Exercise goal
Answer these from the Nessus 2.1.0 announcement below, one per line:
(a) Over what protocol are the new local security checks performed on remote hosts?
(b) Who is credited with writing a full SSH client implementation in NASL?
(c) Which Nessus release series is described as experimental?
--- BEGIN Page text ---
Mailing List Archive

Nessus 2.1.0 : Local Checks
[.Feel free to pass this message to mailing lists which may be interested
by its content - I need plenty of testers for this]


I am proud to announce the immediate availability of Nessus 2.1.0 (experimental)


Nessus 2.1.0 brings a whole new concept of plugins in Nessus - the ability
to perform _local_ security checks on remote hosts, over SSH.

To enable this feature, simply give nessusd a valid SSH public and private
key, configure an account on the remote host, and perform a regular scan
against it. For more details, please read :

<http://www.nessus.org/doc/nessus_ssh_local.html>


I have just commited our first batch of security checks (over 300 plugins)
for the following platforms :

- Red Hat Enterprise Linux 2.1
- Red Hat Enterprise Linux 3
- Mac OS X 10.2 and 10.3 (Client and Server)
- FreeBSD


We are looking for volunteers willing to maintain security checks for their
favorite Unix systems. Basically, I would like to constitute "teams" of
individuals, each team being in charge of providing the checks for one
operating system. If you want to lead such a team (and cope with the
responsability) or just write plugins for your system every now and then,
please contact me directly.


What we are going to do with the local checks
---------------------------------------------

We intend to use these new checks in two ways :

- To make sure that the remote hosts are up-to-date patch-wise. This means
that Nessus will tell you that the remote host is missing a patch for squid,
even though squid is not running (and there's a good reason for that: we
consider it as a 'latent' vulnerability) ;

- To reduce the number of false positives against operating systems whose
vendors backport their security fixes.


I really want to stress out the fact that we are *not* moving away from
remote security checks. We are perfectly aware that in some cases, it's
infeasible for the security teams to get an account on every system
they are scanning. However we are also aware that it's way more feasible
for the security team to ask for a non-root account on a sensitive server
than to ask for the installation of a local agent which will give good
security

To put it simply, the whole reasoning behind simply is that if you _can_ get an
account on the remote hosts, it would be a shame not use it to get a 100%
accurate security check.


The heroes of the day
---------------------

The heroes of the day are :

- Nicolas Pouvesle for having written a full SSH client implementation in NASL

- Tenable Network Security for having written the initial 300 plugins for
local security checks. For those among you who do not know, Tenable is the
company I co-founded with Ron Gula which sells enterprise products around
Nessus - http://www.tenablesecurity.com

I would also like to thanks the FreeBSD security team who is doing an
awesome job at keeping track of the vulnerabilities in the FreeBSD ports
and indexing them on http://www.vuxml.org/freebsd/index-date.html



Before you install Nessus 2.1.0
-------------------------------

Please note that the whole Nessus 2.1.x series is considered as being
EXPERIMENTAL. Therefore, this means that you may experience lockups, segfaults
and other kind of crashes not experienced with Nessus 2.0.x. This is
especially true since we have changed the way the internal communication
between the various Nessus processes is being done, and I'm waiting for
feedback on that.
--- END Page text ---
--- BEGIN Stored data ---
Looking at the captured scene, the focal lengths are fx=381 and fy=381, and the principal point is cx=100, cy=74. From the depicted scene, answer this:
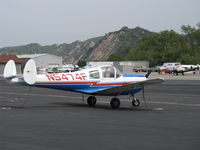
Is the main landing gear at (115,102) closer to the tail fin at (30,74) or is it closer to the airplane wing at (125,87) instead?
the airplane wing at (125,87)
--- END Stored data ---
Answer to this problem
(a) SSH
(b) Nicolas Pouvesle
(c) The whole Nessus 2.1.x series